15.3 The Developer shall keep the Project Facilities in a clean, tidy and orderly
condition free of litter.
15.4 In the event the developer does not maintain the Project and it has become
unsafe for the use, MPSTDC shall have the right to get it repaired at the cost
of Developer and in case of non-payment of such cost by Developer,
MPSTDC shall have the right to recover the amount by en-cashing the
Operation & Maintenance Security and appropriate the proceeds thereof.
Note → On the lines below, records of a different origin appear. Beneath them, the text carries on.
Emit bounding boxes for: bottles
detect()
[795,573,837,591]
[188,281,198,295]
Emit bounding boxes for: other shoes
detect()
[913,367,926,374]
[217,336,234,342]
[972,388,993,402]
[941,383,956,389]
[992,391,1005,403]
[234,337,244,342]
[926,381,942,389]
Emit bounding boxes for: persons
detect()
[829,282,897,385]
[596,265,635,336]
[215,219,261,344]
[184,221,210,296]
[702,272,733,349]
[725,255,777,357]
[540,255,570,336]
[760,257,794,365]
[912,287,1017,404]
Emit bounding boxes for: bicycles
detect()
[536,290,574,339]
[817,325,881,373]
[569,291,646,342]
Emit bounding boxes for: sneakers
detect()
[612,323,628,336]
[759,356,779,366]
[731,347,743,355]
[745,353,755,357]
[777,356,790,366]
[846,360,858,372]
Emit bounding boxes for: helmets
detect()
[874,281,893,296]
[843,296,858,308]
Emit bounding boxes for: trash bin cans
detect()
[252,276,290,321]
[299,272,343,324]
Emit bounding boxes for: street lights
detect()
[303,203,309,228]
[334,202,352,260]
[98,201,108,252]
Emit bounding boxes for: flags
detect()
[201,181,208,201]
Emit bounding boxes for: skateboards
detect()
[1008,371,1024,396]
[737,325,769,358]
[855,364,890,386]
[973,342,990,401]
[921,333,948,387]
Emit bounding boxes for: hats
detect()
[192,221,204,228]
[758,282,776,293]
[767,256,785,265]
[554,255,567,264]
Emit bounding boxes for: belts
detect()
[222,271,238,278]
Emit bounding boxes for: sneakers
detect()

In
case of such encashment, the Developer shall be liable to replenish the O&M
Security within a period of 15 days of such encashment, failing which
MPSTDC shall have the right to take action for termination of Development
Agreement.
15.5 The Developer shall undertake periodic (at least once every three months)
inspection of the Project to determine the condition of the Project including its
compliance or otherwise with the Specifications and Standards and the
maintenance required.
15.6 MPSTDC may inspect the Project at any time for a review of the compliance
by the Developer with its maintenance obligations under this Agreement.
16 DEVELOPMENT FEE
16.1 In consideration of the Development Rights granted hereunder, the Developer
shall pay to MPSTDC during the Development Period and commencing from
the Project Completion Date, as Development Fee, ` 1.50 /sqmt. per annum.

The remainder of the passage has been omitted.